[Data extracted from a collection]
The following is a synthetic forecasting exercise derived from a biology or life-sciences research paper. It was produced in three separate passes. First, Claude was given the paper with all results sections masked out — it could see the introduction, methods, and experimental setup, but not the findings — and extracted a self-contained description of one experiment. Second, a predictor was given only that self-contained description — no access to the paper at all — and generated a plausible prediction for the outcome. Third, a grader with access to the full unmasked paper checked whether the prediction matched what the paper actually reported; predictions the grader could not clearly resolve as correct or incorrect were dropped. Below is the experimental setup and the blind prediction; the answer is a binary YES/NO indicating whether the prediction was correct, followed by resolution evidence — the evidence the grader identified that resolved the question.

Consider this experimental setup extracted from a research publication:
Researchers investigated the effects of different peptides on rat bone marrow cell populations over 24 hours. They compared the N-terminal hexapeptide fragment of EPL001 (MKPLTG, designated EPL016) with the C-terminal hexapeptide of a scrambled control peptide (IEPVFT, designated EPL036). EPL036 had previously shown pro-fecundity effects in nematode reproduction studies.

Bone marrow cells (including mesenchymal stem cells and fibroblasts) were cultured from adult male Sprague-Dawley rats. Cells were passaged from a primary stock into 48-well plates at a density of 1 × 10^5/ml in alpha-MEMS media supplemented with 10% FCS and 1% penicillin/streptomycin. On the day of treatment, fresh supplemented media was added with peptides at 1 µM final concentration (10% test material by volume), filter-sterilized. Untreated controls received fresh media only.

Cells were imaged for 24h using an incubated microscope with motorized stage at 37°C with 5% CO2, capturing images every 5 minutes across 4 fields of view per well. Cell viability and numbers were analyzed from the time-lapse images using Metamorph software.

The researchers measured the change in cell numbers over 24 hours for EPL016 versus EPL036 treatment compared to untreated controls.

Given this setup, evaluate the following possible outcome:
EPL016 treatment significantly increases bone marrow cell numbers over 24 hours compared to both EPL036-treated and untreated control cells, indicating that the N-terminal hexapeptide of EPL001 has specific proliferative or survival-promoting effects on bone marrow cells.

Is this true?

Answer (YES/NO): NO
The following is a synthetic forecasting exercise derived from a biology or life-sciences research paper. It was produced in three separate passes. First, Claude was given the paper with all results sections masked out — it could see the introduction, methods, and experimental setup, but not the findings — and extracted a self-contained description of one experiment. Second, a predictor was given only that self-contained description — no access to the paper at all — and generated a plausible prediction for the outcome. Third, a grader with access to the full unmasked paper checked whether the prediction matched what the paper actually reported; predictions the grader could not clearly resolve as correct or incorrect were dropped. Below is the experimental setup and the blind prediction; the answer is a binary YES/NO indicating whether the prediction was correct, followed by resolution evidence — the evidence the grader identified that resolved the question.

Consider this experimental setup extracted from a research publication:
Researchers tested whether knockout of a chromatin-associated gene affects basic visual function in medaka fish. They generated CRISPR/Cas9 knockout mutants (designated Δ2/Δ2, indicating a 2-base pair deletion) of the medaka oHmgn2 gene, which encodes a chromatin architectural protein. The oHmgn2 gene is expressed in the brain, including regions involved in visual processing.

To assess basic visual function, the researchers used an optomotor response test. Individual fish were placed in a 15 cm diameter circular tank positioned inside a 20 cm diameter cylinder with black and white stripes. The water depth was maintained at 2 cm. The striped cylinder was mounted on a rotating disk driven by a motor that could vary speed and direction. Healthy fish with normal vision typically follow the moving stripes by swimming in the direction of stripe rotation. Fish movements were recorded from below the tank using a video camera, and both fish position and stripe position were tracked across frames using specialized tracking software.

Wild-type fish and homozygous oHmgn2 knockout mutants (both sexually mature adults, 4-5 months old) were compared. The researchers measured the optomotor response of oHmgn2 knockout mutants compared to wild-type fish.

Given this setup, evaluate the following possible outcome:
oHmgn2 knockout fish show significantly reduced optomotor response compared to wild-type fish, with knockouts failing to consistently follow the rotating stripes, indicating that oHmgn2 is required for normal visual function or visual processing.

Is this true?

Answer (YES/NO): NO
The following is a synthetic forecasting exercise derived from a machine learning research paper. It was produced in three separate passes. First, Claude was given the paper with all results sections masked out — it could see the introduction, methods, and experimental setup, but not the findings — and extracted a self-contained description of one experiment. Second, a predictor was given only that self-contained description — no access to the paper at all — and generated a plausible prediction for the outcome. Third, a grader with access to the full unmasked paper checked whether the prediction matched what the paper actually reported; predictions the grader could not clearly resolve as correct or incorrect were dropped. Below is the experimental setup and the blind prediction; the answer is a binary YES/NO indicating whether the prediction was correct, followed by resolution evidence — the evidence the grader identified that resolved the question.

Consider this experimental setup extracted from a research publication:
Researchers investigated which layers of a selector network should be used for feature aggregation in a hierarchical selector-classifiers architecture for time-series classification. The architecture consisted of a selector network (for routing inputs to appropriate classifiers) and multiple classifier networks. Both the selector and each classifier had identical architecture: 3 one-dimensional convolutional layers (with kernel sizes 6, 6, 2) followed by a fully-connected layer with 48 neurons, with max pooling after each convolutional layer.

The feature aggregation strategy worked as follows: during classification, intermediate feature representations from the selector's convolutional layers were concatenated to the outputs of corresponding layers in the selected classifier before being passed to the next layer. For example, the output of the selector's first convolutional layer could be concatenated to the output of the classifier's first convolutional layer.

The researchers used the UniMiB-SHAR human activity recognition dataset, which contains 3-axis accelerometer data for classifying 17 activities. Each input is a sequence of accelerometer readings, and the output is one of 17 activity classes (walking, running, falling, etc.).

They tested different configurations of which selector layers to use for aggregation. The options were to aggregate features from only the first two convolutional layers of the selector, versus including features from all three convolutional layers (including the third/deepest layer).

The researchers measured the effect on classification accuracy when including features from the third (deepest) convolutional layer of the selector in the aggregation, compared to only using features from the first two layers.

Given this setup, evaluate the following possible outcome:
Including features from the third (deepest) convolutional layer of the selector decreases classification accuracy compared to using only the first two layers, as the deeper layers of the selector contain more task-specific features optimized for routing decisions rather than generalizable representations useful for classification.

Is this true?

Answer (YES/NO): YES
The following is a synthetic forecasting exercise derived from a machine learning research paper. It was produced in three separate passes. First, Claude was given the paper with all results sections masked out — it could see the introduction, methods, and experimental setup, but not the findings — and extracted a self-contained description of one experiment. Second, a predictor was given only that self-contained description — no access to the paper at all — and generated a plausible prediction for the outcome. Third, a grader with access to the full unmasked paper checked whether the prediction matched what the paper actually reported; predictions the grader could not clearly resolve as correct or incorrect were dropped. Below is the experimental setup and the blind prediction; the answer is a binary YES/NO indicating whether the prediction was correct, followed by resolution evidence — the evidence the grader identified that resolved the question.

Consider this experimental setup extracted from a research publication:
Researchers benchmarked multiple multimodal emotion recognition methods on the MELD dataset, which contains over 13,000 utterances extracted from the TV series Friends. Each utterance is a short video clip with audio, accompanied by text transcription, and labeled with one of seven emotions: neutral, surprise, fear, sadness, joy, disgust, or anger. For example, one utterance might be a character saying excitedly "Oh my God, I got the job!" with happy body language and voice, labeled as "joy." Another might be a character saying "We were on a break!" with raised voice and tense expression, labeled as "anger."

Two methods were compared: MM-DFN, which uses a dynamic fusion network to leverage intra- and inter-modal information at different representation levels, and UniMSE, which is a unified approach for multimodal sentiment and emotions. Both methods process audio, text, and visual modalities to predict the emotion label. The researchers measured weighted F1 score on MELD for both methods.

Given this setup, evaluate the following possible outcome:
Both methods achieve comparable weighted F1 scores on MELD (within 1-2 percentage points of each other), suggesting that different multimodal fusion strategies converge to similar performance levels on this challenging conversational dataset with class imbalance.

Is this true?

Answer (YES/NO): NO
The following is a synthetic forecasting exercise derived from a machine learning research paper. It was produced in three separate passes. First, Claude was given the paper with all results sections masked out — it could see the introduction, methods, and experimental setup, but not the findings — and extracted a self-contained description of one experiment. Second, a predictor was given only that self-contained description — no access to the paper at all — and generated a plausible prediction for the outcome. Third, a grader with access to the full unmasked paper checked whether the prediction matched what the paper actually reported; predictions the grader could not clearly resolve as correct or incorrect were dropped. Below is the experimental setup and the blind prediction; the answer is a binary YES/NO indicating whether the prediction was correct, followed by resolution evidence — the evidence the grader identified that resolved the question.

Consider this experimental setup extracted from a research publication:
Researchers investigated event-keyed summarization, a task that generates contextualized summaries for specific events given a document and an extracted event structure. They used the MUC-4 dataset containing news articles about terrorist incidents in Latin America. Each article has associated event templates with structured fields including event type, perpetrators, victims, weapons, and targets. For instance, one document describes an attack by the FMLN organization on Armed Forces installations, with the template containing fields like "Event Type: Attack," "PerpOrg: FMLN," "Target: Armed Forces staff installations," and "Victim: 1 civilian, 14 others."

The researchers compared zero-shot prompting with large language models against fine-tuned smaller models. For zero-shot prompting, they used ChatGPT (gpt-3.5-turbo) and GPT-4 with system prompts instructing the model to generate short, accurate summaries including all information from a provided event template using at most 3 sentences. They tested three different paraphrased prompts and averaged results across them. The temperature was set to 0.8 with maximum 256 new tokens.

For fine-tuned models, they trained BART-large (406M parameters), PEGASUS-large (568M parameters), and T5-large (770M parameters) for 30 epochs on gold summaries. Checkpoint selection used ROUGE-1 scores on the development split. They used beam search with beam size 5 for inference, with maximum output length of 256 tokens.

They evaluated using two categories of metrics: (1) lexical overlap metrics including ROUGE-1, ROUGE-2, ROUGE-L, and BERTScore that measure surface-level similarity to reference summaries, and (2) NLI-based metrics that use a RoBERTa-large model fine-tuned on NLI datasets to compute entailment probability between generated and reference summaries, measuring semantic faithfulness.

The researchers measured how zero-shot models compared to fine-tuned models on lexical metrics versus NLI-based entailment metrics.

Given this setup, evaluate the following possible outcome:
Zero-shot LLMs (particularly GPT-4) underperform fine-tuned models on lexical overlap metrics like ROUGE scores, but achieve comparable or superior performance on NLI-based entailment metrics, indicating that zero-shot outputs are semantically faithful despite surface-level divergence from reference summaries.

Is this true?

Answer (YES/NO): YES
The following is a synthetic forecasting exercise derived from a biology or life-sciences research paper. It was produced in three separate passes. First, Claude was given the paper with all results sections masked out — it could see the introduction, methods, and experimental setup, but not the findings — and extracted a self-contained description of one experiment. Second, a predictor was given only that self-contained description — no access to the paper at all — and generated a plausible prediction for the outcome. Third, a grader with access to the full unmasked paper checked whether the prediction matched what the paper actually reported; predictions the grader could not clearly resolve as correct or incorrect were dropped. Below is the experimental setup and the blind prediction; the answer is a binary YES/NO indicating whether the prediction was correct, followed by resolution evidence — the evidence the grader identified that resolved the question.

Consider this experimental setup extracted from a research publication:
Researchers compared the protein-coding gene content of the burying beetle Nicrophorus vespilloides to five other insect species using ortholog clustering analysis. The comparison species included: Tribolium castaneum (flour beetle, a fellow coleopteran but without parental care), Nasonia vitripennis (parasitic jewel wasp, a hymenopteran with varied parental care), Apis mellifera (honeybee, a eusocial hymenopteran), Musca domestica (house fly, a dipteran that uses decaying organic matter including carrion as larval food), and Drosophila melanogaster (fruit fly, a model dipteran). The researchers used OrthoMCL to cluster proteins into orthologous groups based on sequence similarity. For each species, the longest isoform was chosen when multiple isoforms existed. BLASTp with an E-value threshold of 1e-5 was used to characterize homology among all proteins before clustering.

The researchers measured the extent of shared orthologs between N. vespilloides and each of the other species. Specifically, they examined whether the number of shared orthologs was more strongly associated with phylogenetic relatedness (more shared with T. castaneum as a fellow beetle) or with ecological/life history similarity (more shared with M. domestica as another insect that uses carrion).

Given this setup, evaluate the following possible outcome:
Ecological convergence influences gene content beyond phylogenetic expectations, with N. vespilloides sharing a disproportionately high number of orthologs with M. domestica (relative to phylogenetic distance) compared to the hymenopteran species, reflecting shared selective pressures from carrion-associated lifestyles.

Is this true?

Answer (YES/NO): NO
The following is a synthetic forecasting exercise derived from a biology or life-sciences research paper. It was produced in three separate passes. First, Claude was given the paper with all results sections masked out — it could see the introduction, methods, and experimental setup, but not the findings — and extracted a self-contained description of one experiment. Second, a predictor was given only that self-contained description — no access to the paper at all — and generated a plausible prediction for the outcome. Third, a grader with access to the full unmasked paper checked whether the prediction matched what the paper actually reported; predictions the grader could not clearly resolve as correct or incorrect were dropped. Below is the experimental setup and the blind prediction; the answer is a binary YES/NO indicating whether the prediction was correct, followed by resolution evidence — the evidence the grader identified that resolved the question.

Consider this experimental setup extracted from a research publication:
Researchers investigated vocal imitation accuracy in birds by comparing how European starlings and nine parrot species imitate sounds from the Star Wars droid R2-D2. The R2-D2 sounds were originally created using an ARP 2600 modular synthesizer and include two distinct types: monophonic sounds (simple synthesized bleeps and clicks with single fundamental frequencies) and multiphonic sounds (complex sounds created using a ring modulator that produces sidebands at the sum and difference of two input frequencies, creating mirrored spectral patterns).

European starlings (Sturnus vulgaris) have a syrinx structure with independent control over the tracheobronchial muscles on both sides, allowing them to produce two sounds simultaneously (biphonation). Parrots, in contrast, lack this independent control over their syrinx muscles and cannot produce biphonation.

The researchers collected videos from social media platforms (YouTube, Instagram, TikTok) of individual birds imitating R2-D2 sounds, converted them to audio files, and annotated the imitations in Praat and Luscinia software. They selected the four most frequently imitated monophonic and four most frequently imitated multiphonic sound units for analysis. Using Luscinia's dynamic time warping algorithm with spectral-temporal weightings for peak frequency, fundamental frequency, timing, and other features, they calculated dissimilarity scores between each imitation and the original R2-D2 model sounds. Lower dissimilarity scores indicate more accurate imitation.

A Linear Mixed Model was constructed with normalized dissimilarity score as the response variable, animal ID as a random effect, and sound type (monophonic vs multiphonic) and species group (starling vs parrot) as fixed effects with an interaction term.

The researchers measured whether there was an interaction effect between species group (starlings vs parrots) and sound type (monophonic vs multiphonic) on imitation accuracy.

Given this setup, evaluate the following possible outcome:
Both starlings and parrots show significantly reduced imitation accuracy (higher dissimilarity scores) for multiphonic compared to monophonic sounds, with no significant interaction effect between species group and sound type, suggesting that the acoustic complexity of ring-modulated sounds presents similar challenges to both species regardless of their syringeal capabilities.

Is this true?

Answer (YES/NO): NO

What needs to be done: Having output the line that contains "Cells were imaged", stop. Every line before it, back to the first line of the data, must be reproduced exactly.

Task answer:
The following is a synthetic forecasting exercise derived from a biology or life-sciences research paper. It was produced in three separate passes. First, Claude was given the paper with all results sections masked out — it could see the introduction, methods, and experimental setup, but not the findings — and extracted a self-contained description of one experiment. Second, a predictor was given only that self-contained description — no access to the paper at all — and generated a plausible prediction for the outcome. Third, a grader with access to the full unmasked paper checked whether the prediction matched what the paper actually reported; predictions the grader could not clearly resolve as correct or incorrect were dropped. Below is the experimental setup and the blind prediction; the answer is a binary YES/NO indicating whether the prediction was correct, followed by resolution evidence — the evidence the grader identified that resolved the question.

Consider this experimental setup extracted from a research publication:
Researchers investigated the effects of different peptides on rat bone marrow cell populations over 24 hours. They compared the N-terminal hexapeptide fragment of EPL001 (MKPLTG, designated EPL016) with the C-terminal hexapeptide of a scrambled control peptide (IEPVFT, designated EPL036). EPL036 had previously shown pro-fecundity effects in nematode reproduction studies.

Bone marrow cells (including mesenchymal stem cells and fibroblasts) were cultured from adult male Sprague-Dawley rats. Cells were passaged from a primary stock into 48-well plates at a density of 1 × 10^5/ml in alpha-MEMS media supplemented with 10% FCS and 1% penicillin/streptomycin. On the day of treatment, fresh supplemented media was added with peptides at 1 µM final concentration (10% test material by volume), filter-sterilized. Untreated controls received fresh media only.

Cells were imaged for 24h using an incubated microscope with motorized stage at 37°C with 5% CO2, capturing images every 5 minutes across 4 fields of view per well. Cell viability and numbers were analyzed from the time-lapse images using Metamorph software.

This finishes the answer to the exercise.